If we want LLMs that resist these attacks, we need new approaches. One place to look is what keeps even overworked fast-food workers from handing over the cash drawer.

Human Judgment Depends on Context

Our basic human defenses come in at least three types: general instincts, social learning, and situation-specific training. These work together in a layered defense.

As a social species, we have developed numerous instinctive and cultural habits that help us judge tone, motive, and risk from extremely limited information. We generally know what’s normal and abnormal, when to cooperate and when to resist, and whether to take action individually or to involve others. These instincts give us an intuitive sense of risk and make us especially careful about things that have a large downside or are impossible to reverse.

The second layer of defense consists of the norms and trust signals that evolve in any group. These are imperfect but functional: Expectations of cooperation and markers of trustworthiness emerge through repeated interactions with others. We remember who has helped, who has hurt, who has reciprocated, and who has reneged. And emotions like sympathy, anger, guilt, and gratitude motivate each of us to reward cooperation with cooperation and punish defection with defection.

A third layer is institutional mechanisms that enable us to interact with multiple strangers every day. Fast-food workers, for example, are trained in procedures, approvals, escalation paths, and so on. Taken together, these defenses give humans a strong sense of context.

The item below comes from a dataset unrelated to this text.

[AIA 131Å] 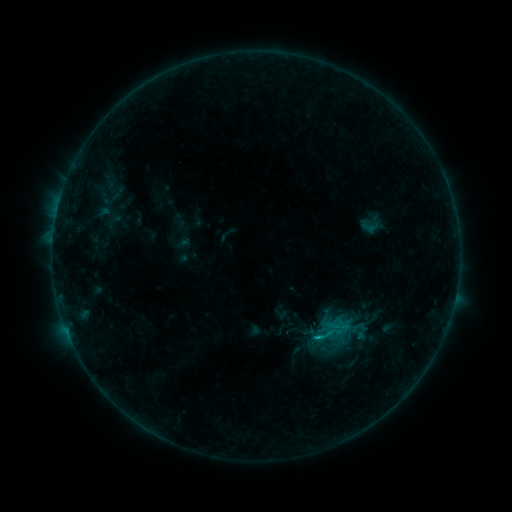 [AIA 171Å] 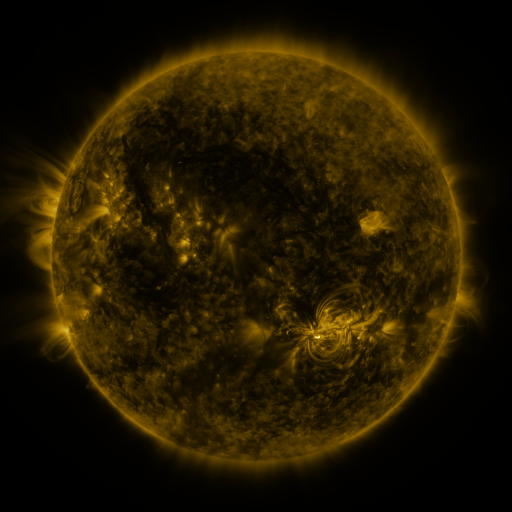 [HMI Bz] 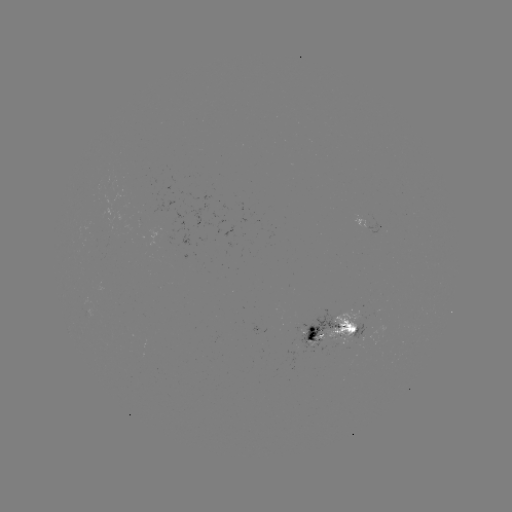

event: sigmoid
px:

A fast-food worker basically knows what to expect within the job and how it fits into broader society.

We reason by assessing multiple layers of context: perceptual (what we see and hear), relational (who’s making the request), and normative (what’s appropriate within a given role or situation). We constantly navigate these layers, weighing them against each other. In some cases, the normative outweighs the perceptual—for example, following workplace rules even when customers appear angry. Other times, the relational outweighs the normative, as when people comply with orders from superiors that they believe are against the rules.

Crucially, we also have an interruption reflex. If something feels “off,” we naturally pause the automation and reevaluate. Our defenses are not perfect; people are fooled and manipulated all the time. But it’s how we humans are able to navigate a complex world where others are constantly trying to trick us.

So let’s return to the drive-through window. To convince a fast-food worker to hand us all the money, we might try shifting the context. Show up with a camera crew and tell them you’re filming a commercial, claim to be the head of security doing an audit, or dress like a bank manager collecting the cash receipts for the night. But even these have only a slim chance of success. Most of us, most of the time, can smell a scam.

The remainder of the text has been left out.